- [Working data]:
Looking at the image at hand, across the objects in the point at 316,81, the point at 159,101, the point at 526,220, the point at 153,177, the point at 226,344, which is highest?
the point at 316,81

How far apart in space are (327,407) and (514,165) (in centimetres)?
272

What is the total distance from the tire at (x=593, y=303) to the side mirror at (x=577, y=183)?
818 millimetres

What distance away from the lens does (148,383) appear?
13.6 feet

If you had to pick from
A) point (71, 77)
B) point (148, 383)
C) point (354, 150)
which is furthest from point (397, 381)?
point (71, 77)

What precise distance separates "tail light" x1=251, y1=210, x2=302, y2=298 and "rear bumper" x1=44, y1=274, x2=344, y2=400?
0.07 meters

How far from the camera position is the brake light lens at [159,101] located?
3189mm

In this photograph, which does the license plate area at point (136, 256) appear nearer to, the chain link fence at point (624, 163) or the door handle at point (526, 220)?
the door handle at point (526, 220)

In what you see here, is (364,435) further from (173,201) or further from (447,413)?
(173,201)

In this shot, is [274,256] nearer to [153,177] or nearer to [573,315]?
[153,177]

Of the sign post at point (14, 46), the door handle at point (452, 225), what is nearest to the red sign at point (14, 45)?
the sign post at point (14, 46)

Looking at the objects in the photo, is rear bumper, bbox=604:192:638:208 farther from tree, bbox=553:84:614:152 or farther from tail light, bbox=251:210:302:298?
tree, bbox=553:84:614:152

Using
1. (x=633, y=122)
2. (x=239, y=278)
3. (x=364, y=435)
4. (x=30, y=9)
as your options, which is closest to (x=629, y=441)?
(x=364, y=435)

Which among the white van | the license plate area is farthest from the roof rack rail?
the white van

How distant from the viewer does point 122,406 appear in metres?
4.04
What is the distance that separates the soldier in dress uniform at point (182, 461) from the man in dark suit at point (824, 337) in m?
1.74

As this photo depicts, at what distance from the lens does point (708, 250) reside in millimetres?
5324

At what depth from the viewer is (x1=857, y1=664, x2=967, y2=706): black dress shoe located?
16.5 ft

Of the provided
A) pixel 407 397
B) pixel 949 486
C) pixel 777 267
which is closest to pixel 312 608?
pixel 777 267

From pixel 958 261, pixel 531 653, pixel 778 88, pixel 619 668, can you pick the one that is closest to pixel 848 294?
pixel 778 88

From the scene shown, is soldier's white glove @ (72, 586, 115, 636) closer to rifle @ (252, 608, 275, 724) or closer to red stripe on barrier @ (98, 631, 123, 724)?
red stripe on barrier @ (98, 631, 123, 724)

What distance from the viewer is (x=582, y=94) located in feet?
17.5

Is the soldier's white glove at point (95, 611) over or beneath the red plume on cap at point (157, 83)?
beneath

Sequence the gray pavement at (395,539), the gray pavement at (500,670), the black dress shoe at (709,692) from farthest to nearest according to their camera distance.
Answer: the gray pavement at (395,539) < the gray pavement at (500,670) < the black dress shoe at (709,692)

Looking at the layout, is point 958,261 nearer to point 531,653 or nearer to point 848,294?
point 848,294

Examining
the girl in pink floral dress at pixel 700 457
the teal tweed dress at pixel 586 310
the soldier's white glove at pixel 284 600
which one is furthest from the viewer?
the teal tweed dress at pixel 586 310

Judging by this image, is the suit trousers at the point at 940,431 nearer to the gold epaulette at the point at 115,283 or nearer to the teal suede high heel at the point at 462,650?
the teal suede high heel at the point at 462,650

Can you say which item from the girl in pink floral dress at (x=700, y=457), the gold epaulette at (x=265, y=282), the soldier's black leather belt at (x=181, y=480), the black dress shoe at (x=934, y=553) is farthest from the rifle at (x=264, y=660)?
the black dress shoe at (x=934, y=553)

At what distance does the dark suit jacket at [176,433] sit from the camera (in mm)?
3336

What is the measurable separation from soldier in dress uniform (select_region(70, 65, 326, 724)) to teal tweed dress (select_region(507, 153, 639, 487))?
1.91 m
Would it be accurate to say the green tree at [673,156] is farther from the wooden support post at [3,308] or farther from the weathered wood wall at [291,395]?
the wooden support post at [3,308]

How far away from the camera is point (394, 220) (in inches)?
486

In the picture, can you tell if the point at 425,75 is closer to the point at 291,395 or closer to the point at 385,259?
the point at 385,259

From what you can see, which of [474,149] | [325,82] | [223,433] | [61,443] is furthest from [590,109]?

- [To be done]: Copy out every one of the entries above word for word, keeping each line as it is.

- [Task response]:
Looking at the image at hand, across the objects in the point at 316,81, the point at 159,101, the point at 526,220, the point at 153,177, the point at 226,344, which is highest?
the point at 316,81

How far apart in space are (327,407) and (514,165) (in centimetres)?
272

What is the total distance from the tire at (x=593, y=303) to the side mirror at (x=577, y=183)?
818 millimetres

What distance away from the lens does (148,383) appear?
13.6 feet

If you had to pick from
A) point (71, 77)
B) point (148, 383)
C) point (354, 150)
which is furthest from point (397, 381)?
point (71, 77)

What precise distance separates "tail light" x1=251, y1=210, x2=302, y2=298 and "rear bumper" x1=44, y1=274, x2=344, y2=400?
0.07 meters

How far from the camera position is the brake light lens at [159,101] located?
3189mm

In this photograph, which does the license plate area at point (136, 256) appear nearer to, the chain link fence at point (624, 163) or the door handle at point (526, 220)?
the door handle at point (526, 220)

In what you see here, is (364,435) further from (173,201) or further from (447,413)?
(173,201)

In this shot, is [274,256] nearer to [153,177] or nearer to [573,315]?
[153,177]

Of the sign post at point (14, 46), the door handle at point (452, 225), what is nearest to the red sign at point (14, 45)?
the sign post at point (14, 46)

Looking at the objects in the photo, is rear bumper, bbox=604:192:638:208 farther from tree, bbox=553:84:614:152 or farther from tail light, bbox=251:210:302:298?
tree, bbox=553:84:614:152

Using
1. (x=633, y=122)
2. (x=239, y=278)
3. (x=364, y=435)
4. (x=30, y=9)
as your options, which is closest to (x=629, y=441)?
(x=364, y=435)

Which among the white van | the license plate area is farthest from the roof rack rail?
the white van

How distant from the viewer does point 122,406 appear in metres?
4.04
What is the distance that separates the soldier in dress uniform at point (182, 461) from the man in dark suit at point (824, 337) in m?
1.74

As this photo depicts, at what distance from the lens does point (708, 250) reside in millimetres?
5324

At what depth from the viewer is (x1=857, y1=664, x2=967, y2=706): black dress shoe located?
16.5 ft

Of the provided
A) pixel 407 397
B) pixel 949 486
C) pixel 777 267
which is closest to pixel 312 608?
pixel 777 267

From pixel 958 261, pixel 531 653, pixel 778 88, pixel 619 668, can you pick the one that is closest to pixel 848 294?
pixel 778 88

From the scene shown, is soldier's white glove @ (72, 586, 115, 636) closer to rifle @ (252, 608, 275, 724) or closer to red stripe on barrier @ (98, 631, 123, 724)?
red stripe on barrier @ (98, 631, 123, 724)

What distance from the viewer is (x=582, y=94) located in feet?
17.5

Is the soldier's white glove at point (95, 611) over or beneath the red plume on cap at point (157, 83)?
beneath

Sequence the gray pavement at (395,539), the gray pavement at (500,670), the black dress shoe at (709,692) from farthest to nearest according to their camera distance.
Answer: the gray pavement at (395,539) < the gray pavement at (500,670) < the black dress shoe at (709,692)

Looking at the layout, is point 958,261 nearer to point 531,653 or nearer to point 848,294?
point 848,294

Examining
the girl in pink floral dress at pixel 700 457
the teal tweed dress at pixel 586 310
the soldier's white glove at pixel 284 600
which one is furthest from the viewer?
the teal tweed dress at pixel 586 310

Judging by this image, is the suit trousers at the point at 940,431 nearer to the gold epaulette at the point at 115,283 or nearer to the teal suede high heel at the point at 462,650?
the teal suede high heel at the point at 462,650

Can you say which item from the girl in pink floral dress at (x=700, y=457), the gold epaulette at (x=265, y=282), the soldier's black leather belt at (x=181, y=480), the black dress shoe at (x=934, y=553) is farthest from the rifle at (x=264, y=660)?
the black dress shoe at (x=934, y=553)

At what distance does the dark suit jacket at [176,433] sit from the camera (in mm)?
3336

What is the measurable separation from soldier in dress uniform (select_region(70, 65, 326, 724)) to teal tweed dress (select_region(507, 153, 639, 487))?
1.91 m
Would it be accurate to say the green tree at [673,156] is farther from the wooden support post at [3,308] or farther from the weathered wood wall at [291,395]?
the wooden support post at [3,308]

How far away from the camera is point (394, 220) (in inches)?
486

In the picture, can you tell if the point at 425,75 is closer to the point at 291,395 or closer to the point at 385,259?
the point at 385,259

From what you can see, which of [474,149] | [325,82] | [223,433] | [61,443] is furthest from [590,109]?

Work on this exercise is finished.